In this diagram, a `GET` request for `image.jpg` returns the current version (Version 3). However, a request for `image.jpg?versionId=v1` would retrieve the original file (Version 1). The diagram also shows that even after a 'DELETE' operation, the deleted version is still stored and can be recovered if needed.

***

### **Hybrid and Specialized Storage Options**

**Amazon FSx Family:**

* **FSx for Lustre**: High-performance parallel file system for HPC and ML training workloads. Integrates with S3 for seamless data access.
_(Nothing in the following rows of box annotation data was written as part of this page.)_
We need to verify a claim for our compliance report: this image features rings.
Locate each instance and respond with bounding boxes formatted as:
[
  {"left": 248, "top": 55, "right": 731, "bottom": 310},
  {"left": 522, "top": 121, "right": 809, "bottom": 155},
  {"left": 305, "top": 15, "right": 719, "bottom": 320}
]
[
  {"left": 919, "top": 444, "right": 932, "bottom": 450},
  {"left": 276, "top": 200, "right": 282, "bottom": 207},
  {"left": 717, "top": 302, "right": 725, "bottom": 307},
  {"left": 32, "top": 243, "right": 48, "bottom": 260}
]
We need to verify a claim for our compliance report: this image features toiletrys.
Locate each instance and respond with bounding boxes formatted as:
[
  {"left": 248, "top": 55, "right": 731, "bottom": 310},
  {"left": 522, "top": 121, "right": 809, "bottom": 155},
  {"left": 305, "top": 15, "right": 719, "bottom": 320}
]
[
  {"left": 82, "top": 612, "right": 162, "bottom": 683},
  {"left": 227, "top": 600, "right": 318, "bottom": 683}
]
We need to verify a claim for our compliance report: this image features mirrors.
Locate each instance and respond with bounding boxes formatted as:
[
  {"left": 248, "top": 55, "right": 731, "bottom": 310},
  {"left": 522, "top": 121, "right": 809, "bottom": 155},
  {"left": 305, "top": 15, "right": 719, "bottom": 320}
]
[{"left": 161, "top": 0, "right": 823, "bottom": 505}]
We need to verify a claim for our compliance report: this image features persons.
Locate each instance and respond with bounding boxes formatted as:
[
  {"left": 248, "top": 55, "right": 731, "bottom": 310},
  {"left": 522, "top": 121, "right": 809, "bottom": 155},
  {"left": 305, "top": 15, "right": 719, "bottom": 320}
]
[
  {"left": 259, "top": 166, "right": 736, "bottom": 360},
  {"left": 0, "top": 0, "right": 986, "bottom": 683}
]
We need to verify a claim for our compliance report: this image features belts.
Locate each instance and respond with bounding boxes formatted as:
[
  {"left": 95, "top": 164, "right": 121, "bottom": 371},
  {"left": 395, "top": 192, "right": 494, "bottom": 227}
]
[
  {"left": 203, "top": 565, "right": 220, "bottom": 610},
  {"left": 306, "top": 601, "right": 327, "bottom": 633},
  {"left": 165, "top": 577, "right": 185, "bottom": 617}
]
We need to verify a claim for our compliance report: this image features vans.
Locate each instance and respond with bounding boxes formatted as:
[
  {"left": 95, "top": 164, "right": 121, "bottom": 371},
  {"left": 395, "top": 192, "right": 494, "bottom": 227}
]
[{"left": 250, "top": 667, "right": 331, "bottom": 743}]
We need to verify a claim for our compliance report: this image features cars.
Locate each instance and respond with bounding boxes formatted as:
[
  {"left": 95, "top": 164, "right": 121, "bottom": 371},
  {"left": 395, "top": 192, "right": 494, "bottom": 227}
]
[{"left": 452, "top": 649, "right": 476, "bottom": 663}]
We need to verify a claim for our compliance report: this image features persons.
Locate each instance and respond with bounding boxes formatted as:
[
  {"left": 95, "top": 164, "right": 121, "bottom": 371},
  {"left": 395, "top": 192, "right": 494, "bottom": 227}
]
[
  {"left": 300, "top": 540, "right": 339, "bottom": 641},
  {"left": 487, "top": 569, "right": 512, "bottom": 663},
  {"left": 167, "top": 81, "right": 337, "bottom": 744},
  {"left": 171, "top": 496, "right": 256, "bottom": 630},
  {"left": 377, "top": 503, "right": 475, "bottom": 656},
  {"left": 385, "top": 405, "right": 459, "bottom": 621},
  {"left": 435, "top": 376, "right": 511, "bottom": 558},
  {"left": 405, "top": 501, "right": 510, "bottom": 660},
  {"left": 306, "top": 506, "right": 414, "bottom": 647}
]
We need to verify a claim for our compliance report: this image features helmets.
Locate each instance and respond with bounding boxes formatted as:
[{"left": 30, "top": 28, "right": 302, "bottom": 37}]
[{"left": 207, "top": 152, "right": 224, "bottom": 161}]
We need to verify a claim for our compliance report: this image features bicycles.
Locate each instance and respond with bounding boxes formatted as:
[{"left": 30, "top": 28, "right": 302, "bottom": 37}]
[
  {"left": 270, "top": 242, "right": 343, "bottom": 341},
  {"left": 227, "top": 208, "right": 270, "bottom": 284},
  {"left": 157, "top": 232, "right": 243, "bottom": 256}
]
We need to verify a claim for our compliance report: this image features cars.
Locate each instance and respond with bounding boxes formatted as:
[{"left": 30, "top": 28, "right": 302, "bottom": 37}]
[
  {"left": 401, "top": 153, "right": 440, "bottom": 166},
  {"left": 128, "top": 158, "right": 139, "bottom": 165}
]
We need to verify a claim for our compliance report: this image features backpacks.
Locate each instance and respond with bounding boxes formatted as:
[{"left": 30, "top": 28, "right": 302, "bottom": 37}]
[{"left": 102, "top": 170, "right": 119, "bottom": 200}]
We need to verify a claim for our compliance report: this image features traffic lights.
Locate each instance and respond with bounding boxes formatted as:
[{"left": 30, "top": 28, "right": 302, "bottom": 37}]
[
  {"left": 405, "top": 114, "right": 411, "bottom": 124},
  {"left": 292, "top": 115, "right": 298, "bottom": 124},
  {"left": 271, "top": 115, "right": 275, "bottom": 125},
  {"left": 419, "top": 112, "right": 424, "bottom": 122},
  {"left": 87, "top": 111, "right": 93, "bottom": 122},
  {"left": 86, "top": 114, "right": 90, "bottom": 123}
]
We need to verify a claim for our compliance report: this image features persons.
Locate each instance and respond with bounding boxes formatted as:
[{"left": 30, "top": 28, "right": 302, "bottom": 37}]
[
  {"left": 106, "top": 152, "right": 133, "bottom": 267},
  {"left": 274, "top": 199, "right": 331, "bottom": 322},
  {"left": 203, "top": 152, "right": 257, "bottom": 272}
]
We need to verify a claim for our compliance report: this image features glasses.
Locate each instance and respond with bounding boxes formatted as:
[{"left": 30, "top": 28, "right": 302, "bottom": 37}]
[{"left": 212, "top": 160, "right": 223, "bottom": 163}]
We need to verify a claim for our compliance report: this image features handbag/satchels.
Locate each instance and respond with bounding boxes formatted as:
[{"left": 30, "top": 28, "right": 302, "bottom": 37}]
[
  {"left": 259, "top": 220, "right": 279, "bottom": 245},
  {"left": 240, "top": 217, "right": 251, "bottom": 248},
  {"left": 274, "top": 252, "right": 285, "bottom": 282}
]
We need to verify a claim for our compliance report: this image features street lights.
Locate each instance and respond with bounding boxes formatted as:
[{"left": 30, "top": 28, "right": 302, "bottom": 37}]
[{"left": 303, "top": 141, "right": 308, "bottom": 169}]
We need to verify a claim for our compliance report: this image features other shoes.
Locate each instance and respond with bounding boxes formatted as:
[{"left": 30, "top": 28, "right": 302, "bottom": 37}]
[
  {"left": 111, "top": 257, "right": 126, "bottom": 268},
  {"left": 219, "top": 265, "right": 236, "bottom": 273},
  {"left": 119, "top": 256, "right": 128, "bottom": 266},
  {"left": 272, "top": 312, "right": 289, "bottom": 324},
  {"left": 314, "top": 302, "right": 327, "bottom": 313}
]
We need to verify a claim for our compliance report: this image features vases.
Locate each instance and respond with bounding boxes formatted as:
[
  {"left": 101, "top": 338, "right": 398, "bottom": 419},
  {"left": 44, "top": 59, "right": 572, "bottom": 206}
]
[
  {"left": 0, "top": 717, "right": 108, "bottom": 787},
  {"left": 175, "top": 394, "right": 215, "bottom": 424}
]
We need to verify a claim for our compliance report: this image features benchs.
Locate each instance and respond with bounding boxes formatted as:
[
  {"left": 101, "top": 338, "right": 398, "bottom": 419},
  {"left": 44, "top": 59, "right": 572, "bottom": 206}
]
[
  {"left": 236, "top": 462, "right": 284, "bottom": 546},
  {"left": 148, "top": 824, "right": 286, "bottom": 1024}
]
Offers throughput up to hundreds of GB/s.
* **FSx for Windows File Server**: Fully managed Windows file servers with SMB protocol support
* **FSx for NetApp ONTAP**: Enterprise NAS with advanced data management features
* **FSx for OpenZFS**: File storage built on OpenZFS with snapshots and cloning

**Use case**: When EFS doesn't provide enough performance, FSx for Lustre is ideal for ML training, genomics processing, or financial modeling requiring massive parallel throughput.

**AWS Storage Gateway:**

* Hybrid cloud storage connecting on-premises environments to AWS
* File Gateway: Presents S3 as NFS/SMB file shares
* Volume Gateway: Presents S3 as iSCSI block storage
* Tape Gateway: Virtual tape library for backup applications

**Use case**: Gradually migrating on-premises data workloads to cloud while maintaining local access patterns.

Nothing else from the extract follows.